Cutting interest rates would fail to boost household or business spending, warns a former Bank of England rate-setter. In a letter to The Times, Dame Kate Barker says that more harm than good would be done by lowering rates to 0.25 per cent, as is expected to happen at the Bank of England’s monetary policy committee meeting on Thursday. Dame Kate is concerned that a weak pound will squeeze household finances and make consumers cut back. ‘The economic implications of the Brexit vote would be better tackled by loosening fiscal policy,’ she writes.

Speculators, investors and hedge funds are betting against the pound amid interest rate speculation, reports the Daily Mail. There are more short positions held on sterling than at any time since records began in 1992, the paper says. It is expected that the Bank of England will begin a process of quantitative easing by printing £50bn of new money. But this typically weakens a currency, the Mail says. Figures yesterday showed that manufacturers had suffered their lowest month for three years - sending the pound falling again against the dollar and the euro to $1.32 and €1.18 respectively.

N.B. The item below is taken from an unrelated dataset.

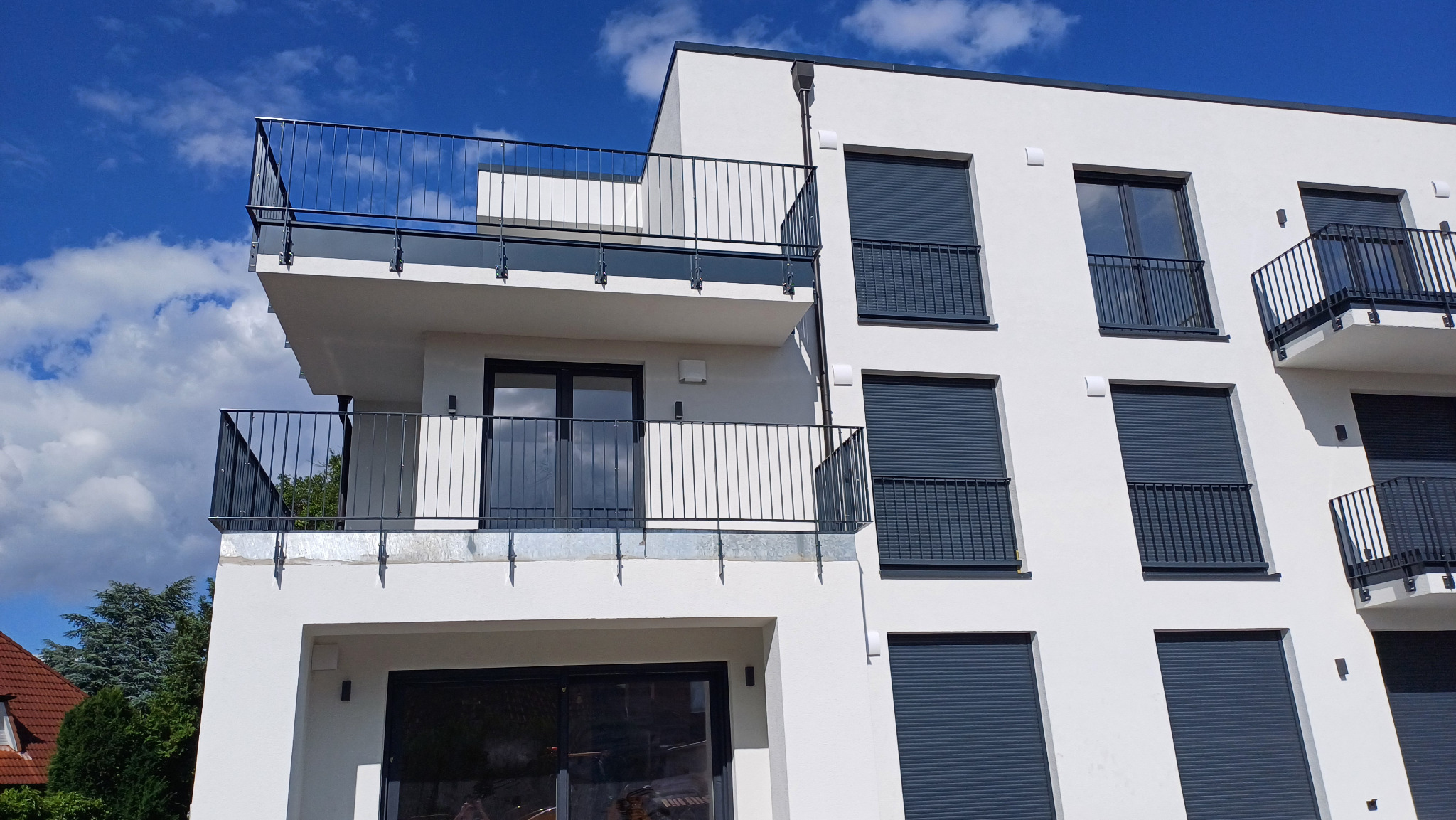 Nowoczesny budynek wielorodzinny z białymi elewacjami i grafitowymi balustradami balkonowymi oraz roletami zewnętrznymi, widok z dołu na błękitne niebo z chmurami.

And, finally, some good news: there are two positions advertised for every job hunter out there, meaning finding employment should be easier than ever, says the Daily Telegraph. Adzuna, a recruitment website, found that there were 0.5 jobseekers competing for each one of the 1.158 million positions advertised in June. And what's more, there doesn’t seem to have been a slowdown in hiring since the referendum vote of 23rd June. Cambridge is the best city to find work, the Telegraph says, with 14 positions for every job hunter. However, it seems that many of the jobs are for lower-skilled roles as the average salary advertised has dropped 1 per cent to £32,735. And the problem of companies not being able to find the right staff will be exacerbated by any cuts to the free movement of labour.